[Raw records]
##########

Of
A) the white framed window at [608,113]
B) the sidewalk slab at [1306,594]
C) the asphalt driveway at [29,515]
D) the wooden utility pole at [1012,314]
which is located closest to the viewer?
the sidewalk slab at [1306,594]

##########

EXERCISE AIM: Rewrite the data above, swapping "viewer" for "camera" wherever it occurs and keeping every other word the same.

OUTPUT OF THE TASK:
Of
A) the white framed window at [608,113]
B) the sidewalk slab at [1306,594]
C) the asphalt driveway at [29,515]
D) the wooden utility pole at [1012,314]
which is located closest to the camera?
the sidewalk slab at [1306,594]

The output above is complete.